OTOH, I don't see how the code can print the SI0202 message unless write()
failed, so I still think filling the disk is the most likely reason.

__Martin


>>>>> On Mon, 25 Oct 2021 12:50:41 +0200, Marko Bartolić said:
> 
> Yes, the following is set on the pool to keep the volumes manageable:
> 
>    Maximum Volume Bytes = 653197960000
>    Maximum Volumes = 18
> 
> There are three 3.7 TB disks in that pool, I reckon this should keep the 
> disks from completely filling up.
> 
> Marko Bartolić, Nimium d.o.o., email: <[email protected]>
> Mob: +385 99 325 7180
> Zagrebačka cesta 145A/I, 10 000 Zagreb, Hrvatska
> 
> On 22. 10. 2021. 17:06, Martin Simmons wrote:
> > Ah, so the short block is part of jobid 12065 and therefore the copy of 
> > jobid
> > 12068 is very likely to be complete.
> >
> > The "[SI0202] End of Volume" message means that write() wrote less that
> > expected.  The only reasons I can think of are disk space shortage, I/O 
> > error,
> > some other process-specific limit (such as controlled by ulimit -f) or buggy
> > filesystem.
> >
> > Have you set some limit on the volume size?  It is interesting that those 3
> > volumes are all just slightly smaller that 653,198,000,000 bytes.
> >
> > __Martin
> >
> >
> >>>>>> On Fri, 22 Oct 2021 13:53:12 +0200, Marko Bartolić said:
> >> Hi,
> >>
> >> the backup job on 03-Oct definetly filled the volume 10, but not the
> >> whole disk, it still has some free space.
> >>
> >> *list volume
> >>
> >> Automatically selected Catalog: MyCatalog
> >>
> >> Using Catalog "MyCatalog"
> >>
> >> Pool: Default
> >>
> >> +---------+------------+-----------+---------+-----------------+----------+--------------+---------+------+-----------+-----------+---------+----------+---------------------+------------+
> >>
> >> | mediaid | volumename | volstatus | enabled | volbytes        | volfiles 
> >> | volretention | recycle | slot | inchanger | mediatype | voltype | 
> >> volparts | lastwritten         | expiresin  |
> >>
> >> +---------+------------+-----------+---------+-----------------+----------+--------------+---------+------+-----------+-----------+---------+----------+---------------------+------------+
> >>
> >> ...
> >>
> >> |       9 | volume-09  | Full      |       1 | 653,197,959,321 |      152 
> >> |   15,552,000 |       1 |    0 |         0 | data1     |       1 |        
> >> 0 | 2021-09-06 23:06:04 | 11,615,551 |
> >> |      10 | volume-10  | Full      |       1 | 653,197,888,553 |      152 
> >> |   15,552,000 |       1 |    0 |         0 | data1     |       1 |        
> >> 0 | 2021-10-03 23:09:09 | 13,944,936 |
> >> |      11 | volume-11  | Full      |       1 | 653,197,958,518 |      152 
> >> |   15,552,000 |       1 |    0 |         0 | data1     |       1 |        
> >> 0 | 2021-10-05 13:11:17 | 14,081,864 |
> >>
> >> ...
> >>
> >>
> >>
> >> /var/log/messages or dmesg do not show any problems on 03-Oct.
> >>
> >> Yes, that is the complete output for jobid 12068 from bacula.log.
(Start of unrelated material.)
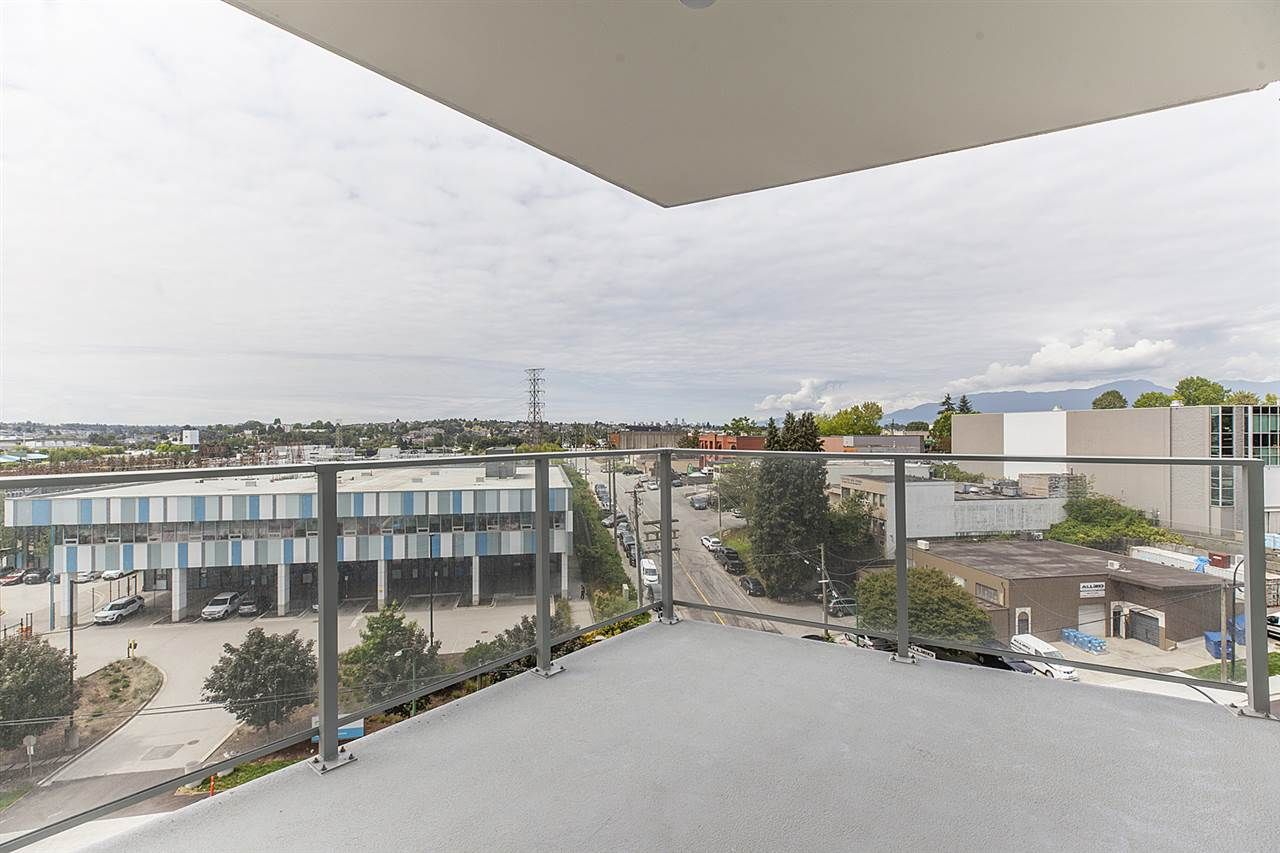 """Photo 14: Photos: 505 1788 GILMORE Avenue in Burnaby: Brentwood Park Condo for sale in """"Escala"""" (Burnaby North)  : MLS®# R2394517"""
But
> >> there was another job running at approximately same time during which
> >> the volume changed from 10 to 11:
> >>
> >> 03-Oct 23:09 backup-sd JobId 12065: [SI0202] End of Volume "volume-10" at 
> >> 653197953065 on device "backup-device-data1" (/data1). Write of 64512 
> >> bytes got 42967.
> >>
> >> 03-Oct 23:09 backup-sd JobId 12065: End of medium on Volume "volume-10" 
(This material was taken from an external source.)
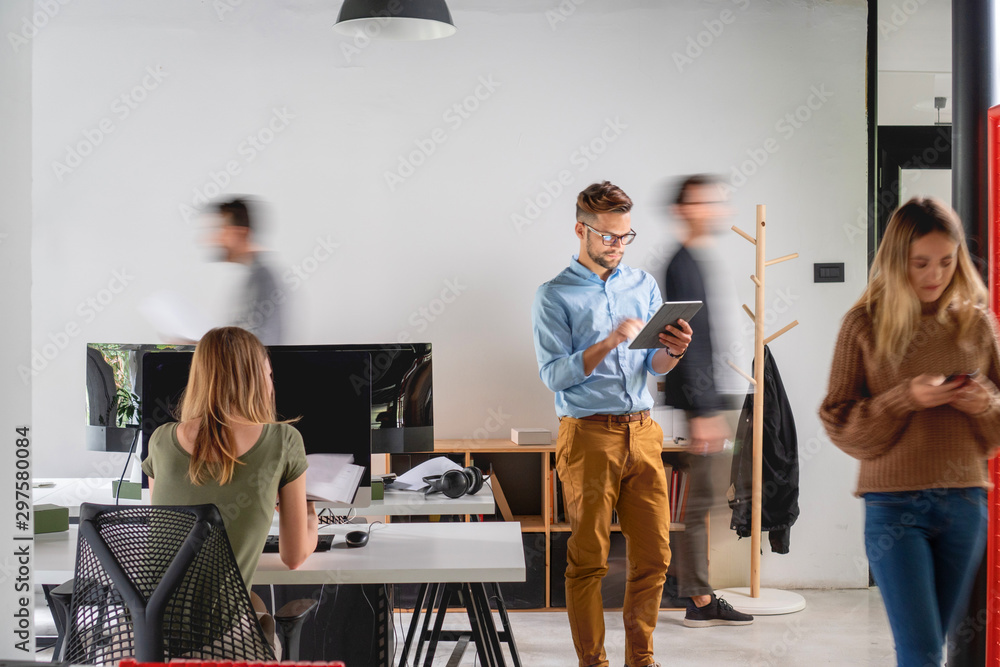 Fototapety, obrazy: Creative people working at startup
> >> Bytes=653,197,888,553 Blocks=10,125,619 at 03-Oct-2021 23:09.
> >>
> >> 03-Oct 23:09 backup-dir JobId 12065: There are no more Jobs associated 
> >> with Volume "volume-11". Marking it purged.
> >>
> >> 03-Oct 23:09 backup-dir JobId 12065: All records pruned from Volume 
> >> "volume-11"; marking it "Purged"
> >>
> >> 03-Oct 23:09 backup-dir JobId 12065: Recycled volume "volume-11"
> >>
> >> 03-Oct 23:09 backup-sd JobId 12065: Recycled volume "volume-11" on File 
> >> device "backup-device-data1" (/data1), all previous data lost.
> >>
> >> 03-Oct 23:09 backup-sd JobId 12065: New volume "volume-11" mounted on 
> >> device "backup-device-data1" (/data1) at 03-Oct-2021 23:09.
> >>
> >>
> >>
> >> Marko Bartolić, Nimium d.o.o., email:<[email protected]>
> >>
> >> On 22. 10. 2021. 13:18, Martin Simmons wrote:
> >>> Did the backup job on 03-Oct fill the disk?  Did you check for syslog 
> >>> messages
> >>> for that date too?
> >>>
> >>> Also, did you include the complete output below from the backup jobid 
> >>> 12068?
> >>> I would expect more information to be printed between 03-Oct 23:06 and 
> >>> 03-Oct
> >>> 23:19 about the volumes being used and the reason for changing from 
> >>> volume-10
> >>> to volume-11.
> >>>
> >>> __Martin
> >>>
> >>>
> >>>>>>>> On Thu, 21 Oct 2021 16:27:13 +0200, Marko Bartolić said:
> >>>> Hello,
> >>>>
> >>>> I hope this is the right place to ask.
> >>>>
> >>>> We have Bacula version 9.6.5. on a RHEL 8.2 physical server. We use copy
> >>>> job that runs every 6 months and copies the last full backup of 22
> >>>> clients to a separate SCSI disk which is then pulled out from the server
> >>>> for offsite backup. So both the backup disks and disk on which the
> >>>> backups are later copied are local, physical disks in the machine. This
> >>>> was working fine every time up to now. During last run of the copy job,
> >>>> we noticed the following error on one of the copy jobs:
> >>>>
> >>>> 21-Oct 04:00 backup-dir JobId 12612: Copying using JobId=12068 
> >>>> Job=websrv.2021-10-03_23.05.00_12
> >>>> 21-Oct 05:45 backup-dir JobId 12612: Start Copying JobId 12612, 
> >>>> Job=Copy-to-offsite-disk.2021-10-21_04.00.01_36
> >>>> 21-Oct 05:45 backup-dir JobId 12612: Using Device "backup-device-data1" 
> >>>> to read.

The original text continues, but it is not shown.